Have you ever pondered why some human beings tend to be more mature, or why certain individuals seem more able to use the gifts they have? It may be because of the specific experience that they have, or it may be because some are just naturally more mature. I know some of the more mature individuals I have met have often been through troubling or difficult times causing them to mature. On a certain day though, I began to think about another reason why this may be. In Christian thought and practice, an individual relationship with God is stressed and encouraged (did I mention hard). Although I know this to be essential, I have a new reason to see it as even more beneficial than I had before.
If you have ever trained an animal, you will know what I am talking about. A dog who does not have an owner has no use for the command “Sit!” A horse in the wild has no use for the instruction of a rider. Yet, when these animals come into the presence of an owner, over time, they begin to develop human-like behaviors and personalities. One could think it is merely us ascribing the personality to them, but then why is it that when I meet a dog who has been trained by an owner I recognize it? If I had met the same dog, but she had no owner, and had never been in the presence of a transcendent (superior in intellect) being, then I would certainly know and see the difference.

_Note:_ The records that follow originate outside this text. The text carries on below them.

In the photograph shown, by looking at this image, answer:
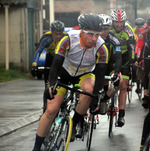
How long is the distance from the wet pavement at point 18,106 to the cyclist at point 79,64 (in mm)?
2621

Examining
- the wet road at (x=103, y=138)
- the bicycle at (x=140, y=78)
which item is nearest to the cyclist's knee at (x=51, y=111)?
the wet road at (x=103, y=138)

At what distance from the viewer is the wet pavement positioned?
33.1ft

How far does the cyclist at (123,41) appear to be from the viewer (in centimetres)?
980

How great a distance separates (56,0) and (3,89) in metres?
38.2

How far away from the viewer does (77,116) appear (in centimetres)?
670

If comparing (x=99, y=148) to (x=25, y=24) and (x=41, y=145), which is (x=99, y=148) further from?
(x=25, y=24)

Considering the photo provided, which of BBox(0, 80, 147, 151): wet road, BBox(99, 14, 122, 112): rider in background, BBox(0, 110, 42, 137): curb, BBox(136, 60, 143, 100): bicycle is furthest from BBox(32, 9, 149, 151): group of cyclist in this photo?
BBox(136, 60, 143, 100): bicycle

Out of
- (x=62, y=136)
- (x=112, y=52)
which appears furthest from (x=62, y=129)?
(x=112, y=52)

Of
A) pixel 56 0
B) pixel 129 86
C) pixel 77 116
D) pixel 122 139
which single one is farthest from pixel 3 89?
pixel 56 0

So this is my point: If animals become more transcendent in their capabilities because of contact with human beings, is it possible the same is true for us? Does being in the presence of a transcendent mind shape and mold us? Yes, I do believe so. As we draw near to God we draw near to transcendence, and as we draw near to Him, we become more like Him. Therefore, Christians become more mature and godly as they move into the presence of God. His desires become our desires, and His truth becomes our truth; however, just like the animal must submit to its owner to learn, so we to must submit to what transcends us to learn.

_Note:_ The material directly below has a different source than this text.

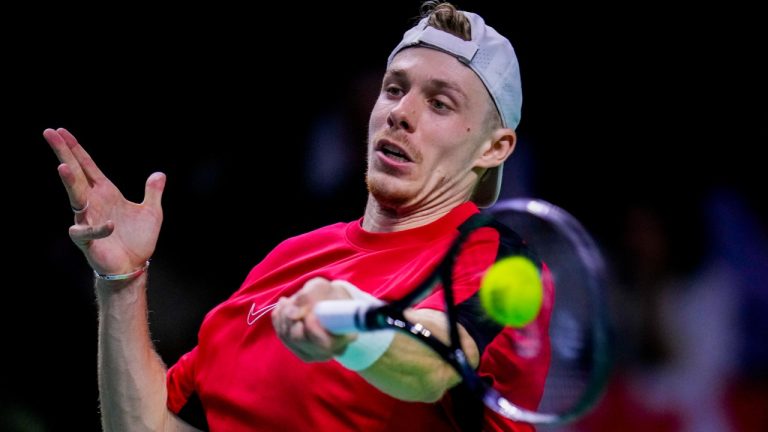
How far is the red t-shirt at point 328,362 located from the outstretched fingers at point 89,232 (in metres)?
0.39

Think of it this way. When a horse is broken, it requires a great deal of stress between the owner and the animal. One looking on it from the outside may even see the event as tragic or cruel. But we should never end the story with the broken horse, because there is much more to it. In the hands of a loving owner, the horse now has a home, is cared for, looked after, fed, and kept safe. Most importantly, the horse now has a relationship with the owner which changes both the owner and the horse. All of these things would not be possible without the breaking of the horse in the beginning. Transcendence steps in and does what is best even if the lesser being does not understand.
Cue God, we often don’t understand what He is doing in our lives. We often question if what He is doing is the best thing for us, but being the loving Father that He is, He directs us down the right paths, even when they are not the paths we would have chosen.
In the presence of transcendence we become more like the transcendent.